MingyuJ666 / ProLLM

[COLM'24] We propose Protein Chain of Thought (ProCoT), which replicates the biological mechanism of signaling pathways as language prompts. It considers a signaling pathway as a protein reasoning process, which starts from upstream proteins and passes through several intermediate proteins to transmit biological signals to downstream proteins.
49 stars 5 forks source link

How to evaluate the performance? #2

Open HHW-zhou opened 2 months ago

HHW-zhou commented 2 months ago

Thank you for your work. However, as far as I know, STRING-related tasks are typically multi-label, but the training data in your code appears to be single-label. Additionally, after using the provided script for splitting, it seems that some data in the test set is also included in the training set. Could you please explain how you evaluate the model and possibly provide the evaluation script?

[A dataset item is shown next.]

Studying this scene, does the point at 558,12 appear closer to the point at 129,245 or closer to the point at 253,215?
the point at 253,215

tiuxuxsh76075 commented 2 months ago

Thank you for your feedback! We apologize for not clearly explaining some details on GitHub.

  1. Regarding the dataset labels: We confirm that the dataset is multi-label; however, the current version of the code we uploaded handles single-label tasks. The reason for choosing a single-label version is that, in certain biological contexts, single-label predictions can have unique significance. In such cases, single-label models can provide more straightforward answers that are easier to interpret and validate. Moreover, single-label prediction can reduce noise and improve accuracy, especially when multi-label tasks might introduce correlation or conflict between labels. Thus, we believe that single-label methods have biological relevance in specific experimental setups.

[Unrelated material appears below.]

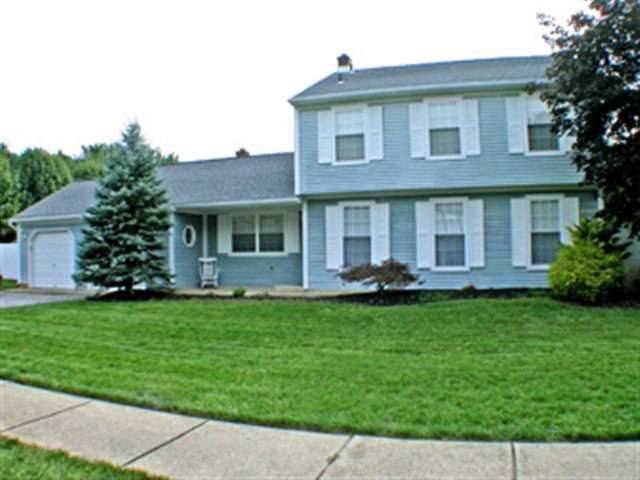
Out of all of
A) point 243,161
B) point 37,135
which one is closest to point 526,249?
point 243,161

  2. Regarding the dataset splitting issue: Before generating the QA dataset, we had already split the PPI dataset. We then generated the ProCoT-QA on the pre-split dataset to avoid data leakage. Moving forward, we plan to implement a method to check for any potential data leakage to ensure the integrity of our results.

  3. Future updates: We plan to upload a multi-label version of the code and a complete evaluation script shortly. We will also update the README to provide detailed instructions on how to use these scripts to evaluate model performance. These updates will help users better understand and apply the model in multi-label tasks.

Thank you again for your attention and feedback!